When first year came to an end it dawned on me that I must get a job. The days of living off my parents were long gone. If I wanted to have a life that summer I knew I had to find work. Somehow I landed a job working as a sales assistant in a lingerie store. By the end of the summer I was running it as a one woman show.
When I tell people I work in a lingerie shop they look at me strangely. “Laundry? Is that not kinda disgusting?’’, to which I then explain for the hundredth time that instead of scrubbing red wine out of white shirts, I actually measure breasts for a living. Even though I studied French for six years, I am often too lazy or embarrassed to pronounce the word lingerie with the flourish it needs. So it often comes out as “long-gerry’’. Which people then interpret as laundry.
It is an unusual occupation. At first, I was unsure how to act when forced into a changing room with a topless woman. Do I make eye contact with her or her nipples? Which would be more awkward? The first four times I found myself looking anywhere but at her and her body, which made measuring very difficult.

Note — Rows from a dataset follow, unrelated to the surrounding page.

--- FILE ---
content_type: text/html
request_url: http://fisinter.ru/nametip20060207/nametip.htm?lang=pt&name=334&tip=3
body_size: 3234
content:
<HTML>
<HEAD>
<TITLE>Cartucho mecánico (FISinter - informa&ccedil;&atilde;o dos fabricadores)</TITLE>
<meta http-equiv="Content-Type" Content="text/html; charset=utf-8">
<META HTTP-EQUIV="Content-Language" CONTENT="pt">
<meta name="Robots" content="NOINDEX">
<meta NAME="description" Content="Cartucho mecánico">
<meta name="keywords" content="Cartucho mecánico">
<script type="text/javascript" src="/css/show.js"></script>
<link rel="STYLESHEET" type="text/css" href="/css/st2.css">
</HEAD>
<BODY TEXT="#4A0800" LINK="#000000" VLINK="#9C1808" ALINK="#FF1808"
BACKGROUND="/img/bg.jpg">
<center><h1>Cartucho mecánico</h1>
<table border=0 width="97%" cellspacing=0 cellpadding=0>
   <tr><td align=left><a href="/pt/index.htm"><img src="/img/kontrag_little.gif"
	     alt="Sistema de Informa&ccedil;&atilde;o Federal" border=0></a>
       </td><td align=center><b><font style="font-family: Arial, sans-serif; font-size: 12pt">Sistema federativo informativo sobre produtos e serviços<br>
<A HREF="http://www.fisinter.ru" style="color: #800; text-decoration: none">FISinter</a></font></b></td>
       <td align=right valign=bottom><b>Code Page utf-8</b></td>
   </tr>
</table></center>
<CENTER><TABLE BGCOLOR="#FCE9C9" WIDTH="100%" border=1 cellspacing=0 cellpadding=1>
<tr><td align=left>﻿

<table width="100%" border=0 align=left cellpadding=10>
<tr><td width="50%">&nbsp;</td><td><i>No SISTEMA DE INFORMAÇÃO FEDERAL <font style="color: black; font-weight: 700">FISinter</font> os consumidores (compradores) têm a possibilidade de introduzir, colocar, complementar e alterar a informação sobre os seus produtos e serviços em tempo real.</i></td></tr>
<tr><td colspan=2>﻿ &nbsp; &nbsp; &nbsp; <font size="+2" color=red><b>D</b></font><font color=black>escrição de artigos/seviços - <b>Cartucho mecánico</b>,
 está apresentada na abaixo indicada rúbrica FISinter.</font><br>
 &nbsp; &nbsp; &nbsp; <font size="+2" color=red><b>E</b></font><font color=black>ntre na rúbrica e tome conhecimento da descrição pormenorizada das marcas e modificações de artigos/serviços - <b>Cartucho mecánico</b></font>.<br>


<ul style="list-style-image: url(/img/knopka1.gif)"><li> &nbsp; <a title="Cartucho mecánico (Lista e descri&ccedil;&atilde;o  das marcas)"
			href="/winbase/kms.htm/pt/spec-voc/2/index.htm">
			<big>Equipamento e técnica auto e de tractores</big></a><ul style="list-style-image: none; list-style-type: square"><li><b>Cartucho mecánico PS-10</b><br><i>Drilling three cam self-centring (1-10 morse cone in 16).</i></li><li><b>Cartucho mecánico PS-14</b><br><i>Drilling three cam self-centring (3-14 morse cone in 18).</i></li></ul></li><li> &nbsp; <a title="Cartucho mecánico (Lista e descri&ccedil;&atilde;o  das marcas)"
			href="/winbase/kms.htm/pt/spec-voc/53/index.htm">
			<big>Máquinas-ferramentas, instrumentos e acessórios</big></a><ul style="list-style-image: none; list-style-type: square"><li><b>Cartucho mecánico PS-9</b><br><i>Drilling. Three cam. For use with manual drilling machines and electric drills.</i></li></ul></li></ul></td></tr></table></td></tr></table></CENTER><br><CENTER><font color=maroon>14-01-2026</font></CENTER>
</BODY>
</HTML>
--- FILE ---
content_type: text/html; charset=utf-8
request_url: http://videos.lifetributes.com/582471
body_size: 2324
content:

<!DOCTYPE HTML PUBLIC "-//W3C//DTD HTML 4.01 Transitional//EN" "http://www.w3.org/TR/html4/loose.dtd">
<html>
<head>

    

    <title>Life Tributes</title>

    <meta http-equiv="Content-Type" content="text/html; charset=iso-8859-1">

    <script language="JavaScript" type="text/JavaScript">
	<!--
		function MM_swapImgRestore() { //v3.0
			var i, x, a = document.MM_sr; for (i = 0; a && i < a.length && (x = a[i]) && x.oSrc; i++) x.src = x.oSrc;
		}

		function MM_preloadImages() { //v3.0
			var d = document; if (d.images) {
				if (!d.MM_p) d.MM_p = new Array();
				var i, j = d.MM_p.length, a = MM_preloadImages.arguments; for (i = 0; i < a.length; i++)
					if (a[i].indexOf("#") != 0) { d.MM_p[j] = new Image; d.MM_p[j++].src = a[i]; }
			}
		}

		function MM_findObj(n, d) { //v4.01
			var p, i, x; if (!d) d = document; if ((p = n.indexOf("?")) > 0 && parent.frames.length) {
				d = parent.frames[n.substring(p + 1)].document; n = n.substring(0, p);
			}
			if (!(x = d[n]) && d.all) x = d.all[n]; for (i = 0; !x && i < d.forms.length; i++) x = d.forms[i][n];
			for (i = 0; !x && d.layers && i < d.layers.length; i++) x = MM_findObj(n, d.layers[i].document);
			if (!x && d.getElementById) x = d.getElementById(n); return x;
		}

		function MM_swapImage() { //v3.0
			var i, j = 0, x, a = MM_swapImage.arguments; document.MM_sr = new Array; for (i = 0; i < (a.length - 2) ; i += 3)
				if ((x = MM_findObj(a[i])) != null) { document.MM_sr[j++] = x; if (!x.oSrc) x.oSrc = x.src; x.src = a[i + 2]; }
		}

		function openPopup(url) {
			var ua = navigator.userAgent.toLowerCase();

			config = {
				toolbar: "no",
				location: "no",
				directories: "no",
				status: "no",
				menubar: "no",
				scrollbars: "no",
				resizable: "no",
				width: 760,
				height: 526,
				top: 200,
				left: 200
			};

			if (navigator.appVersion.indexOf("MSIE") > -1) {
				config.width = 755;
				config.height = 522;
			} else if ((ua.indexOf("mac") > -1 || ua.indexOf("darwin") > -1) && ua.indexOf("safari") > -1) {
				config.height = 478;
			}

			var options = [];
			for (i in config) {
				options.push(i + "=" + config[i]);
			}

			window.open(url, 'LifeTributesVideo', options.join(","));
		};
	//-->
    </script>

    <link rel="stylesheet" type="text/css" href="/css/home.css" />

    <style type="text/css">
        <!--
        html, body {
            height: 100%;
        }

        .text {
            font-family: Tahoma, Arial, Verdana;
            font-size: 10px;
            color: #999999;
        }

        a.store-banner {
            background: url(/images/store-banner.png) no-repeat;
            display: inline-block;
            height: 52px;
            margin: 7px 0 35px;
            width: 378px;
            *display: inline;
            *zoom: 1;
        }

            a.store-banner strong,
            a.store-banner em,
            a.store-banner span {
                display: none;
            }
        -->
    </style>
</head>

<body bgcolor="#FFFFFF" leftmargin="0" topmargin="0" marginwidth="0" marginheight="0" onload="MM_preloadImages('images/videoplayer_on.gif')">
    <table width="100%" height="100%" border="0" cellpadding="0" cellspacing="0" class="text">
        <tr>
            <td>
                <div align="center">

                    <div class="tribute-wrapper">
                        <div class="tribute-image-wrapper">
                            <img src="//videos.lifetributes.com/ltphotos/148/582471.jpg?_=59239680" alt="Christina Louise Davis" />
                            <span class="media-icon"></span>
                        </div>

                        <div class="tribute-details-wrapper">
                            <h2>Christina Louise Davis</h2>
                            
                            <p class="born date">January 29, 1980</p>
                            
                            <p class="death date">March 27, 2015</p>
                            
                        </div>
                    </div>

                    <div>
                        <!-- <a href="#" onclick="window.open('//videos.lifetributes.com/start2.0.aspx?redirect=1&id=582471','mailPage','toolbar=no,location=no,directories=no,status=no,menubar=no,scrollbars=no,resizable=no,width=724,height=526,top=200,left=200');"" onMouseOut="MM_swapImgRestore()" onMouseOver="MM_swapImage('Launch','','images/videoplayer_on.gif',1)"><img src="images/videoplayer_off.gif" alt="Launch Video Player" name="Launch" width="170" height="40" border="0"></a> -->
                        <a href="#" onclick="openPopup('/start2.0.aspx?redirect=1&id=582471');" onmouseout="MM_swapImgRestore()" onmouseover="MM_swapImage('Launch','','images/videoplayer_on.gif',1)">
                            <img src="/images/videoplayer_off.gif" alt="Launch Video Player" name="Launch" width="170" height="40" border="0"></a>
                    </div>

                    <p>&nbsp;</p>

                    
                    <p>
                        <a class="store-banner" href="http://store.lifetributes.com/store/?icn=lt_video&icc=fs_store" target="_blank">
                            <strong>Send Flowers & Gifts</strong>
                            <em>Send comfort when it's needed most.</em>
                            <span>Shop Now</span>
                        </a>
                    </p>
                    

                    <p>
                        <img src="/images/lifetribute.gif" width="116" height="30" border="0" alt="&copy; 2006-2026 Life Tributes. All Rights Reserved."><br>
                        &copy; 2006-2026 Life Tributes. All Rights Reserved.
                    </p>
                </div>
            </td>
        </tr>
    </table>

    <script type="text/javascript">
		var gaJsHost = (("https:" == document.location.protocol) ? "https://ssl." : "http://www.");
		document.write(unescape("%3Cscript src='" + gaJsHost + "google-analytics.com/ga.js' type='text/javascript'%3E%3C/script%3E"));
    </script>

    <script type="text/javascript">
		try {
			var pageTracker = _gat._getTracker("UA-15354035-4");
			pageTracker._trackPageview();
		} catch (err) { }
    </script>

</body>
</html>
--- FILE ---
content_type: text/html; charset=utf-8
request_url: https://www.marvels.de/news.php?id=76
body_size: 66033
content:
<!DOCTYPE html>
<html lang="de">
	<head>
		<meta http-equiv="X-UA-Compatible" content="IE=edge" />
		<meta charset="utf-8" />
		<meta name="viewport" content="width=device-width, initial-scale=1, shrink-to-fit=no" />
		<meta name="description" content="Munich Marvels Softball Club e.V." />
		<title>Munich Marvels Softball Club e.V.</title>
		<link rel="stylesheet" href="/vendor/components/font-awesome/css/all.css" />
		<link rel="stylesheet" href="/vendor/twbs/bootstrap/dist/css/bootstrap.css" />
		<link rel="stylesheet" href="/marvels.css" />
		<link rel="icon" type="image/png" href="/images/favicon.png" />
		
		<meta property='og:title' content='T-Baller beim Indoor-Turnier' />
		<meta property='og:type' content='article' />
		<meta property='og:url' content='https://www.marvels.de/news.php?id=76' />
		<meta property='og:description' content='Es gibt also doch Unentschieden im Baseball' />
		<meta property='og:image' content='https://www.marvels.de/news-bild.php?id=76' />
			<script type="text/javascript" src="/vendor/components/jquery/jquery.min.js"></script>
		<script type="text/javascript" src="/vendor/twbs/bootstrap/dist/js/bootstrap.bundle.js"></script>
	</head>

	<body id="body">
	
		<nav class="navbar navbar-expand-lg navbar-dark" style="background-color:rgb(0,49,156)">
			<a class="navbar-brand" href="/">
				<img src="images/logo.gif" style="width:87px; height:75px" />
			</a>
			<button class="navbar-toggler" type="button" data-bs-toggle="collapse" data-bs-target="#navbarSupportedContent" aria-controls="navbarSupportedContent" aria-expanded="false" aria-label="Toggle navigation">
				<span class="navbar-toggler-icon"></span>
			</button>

By week two of employment I was utterly unaffected by the bare breast. To be honest I don’t even understand the appeal of tits. After seeing so many this summer I don’t find any body part more unappealing. I’ve seen them in every shape, form and size as we stock everything from a 30A to a 44K.
There are some things that can never be unseen, like the breasts of a woman after a month of breast feeding. It’s not pretty. But that’s my job. I am the polite, attentive, empathetic and professional girl that women pretend not to recognise while passing in the street. While it’s not too awkward in the store, it’s always awkward outside. Even more awkward is seeing the men who I have helped shop for their loved one. Or worse, the creeps who would try to pick me up during work. ‘’What size do you think your girlfriend is?’’ I would ask trying to be helpful. ‘’What bra size are you? You look like her size on top,’’ is an example of one reply. Creeps. They’re everywhere.
When I reflect on all of the funny things that happened to me while working I think I could write a book. My WhatsApp group with my best friends was constantly filled with the unbelievable tales of various things that happened on a daily basis. From cross dressers coming for private fittings, to nuns complaining about provocative mannequins in the windows, many funny things happened.
While sometimes these strange encounters were funny, other times they were plain uncomfortable, even for someone with a strong stomach, like myself. The heatwave this summer brought an entirely new set of customers to the shop: the sweaty elderly. Throngs of country women flocked to Galway this summer to stock up on lingerie and I was unfortunate enough to serve them. Nothing traumatises a gal quite like standing face to face with a topless, perspiring old woman while you measure her boobs.
One of the funniest things that happened was the time an old lady went to try on a bra in the hallway of our building. About ten minutes after giving her the bra to try on, I went to check on her in the changing rooms. She was nowhere to be found. On my way back to the counter something caught my eye. She had gone out the fire exit. Picture a half-naked 80-something-year-old changing in the dark between a solicitor’s and a chiropodist’s office. Priceless.
It’s been a very interesting experience so far. My knowledge of how a bra should fit will stay with me longer than my leaving certificate French. One thing is for sure, after my time working in this field comes to an end I will never want to see another topless woman again for as long as I live.
I’ve always wondered what my calling in life would be. Some people can dance, others can sing. As a journalism student I had hoped my thing would be writing. As it turns out, my thing is measuring boobs. I’m still undecided about how this makes me feel.
When I think about my relatively newfound talent I sometimes worry … Are my long term goals affected by this new calling in my life? Can I still move to New York and become Carrie Bradshaw? Will I still even be a journalist when I’m older? At the moment I’m unsure. All I know is that for now I’m content being paid ten euro an hour to do something that apparently comes naturally to me. Will I need therapy by the time this is all over? Probably. But at the end of the day a job is a job.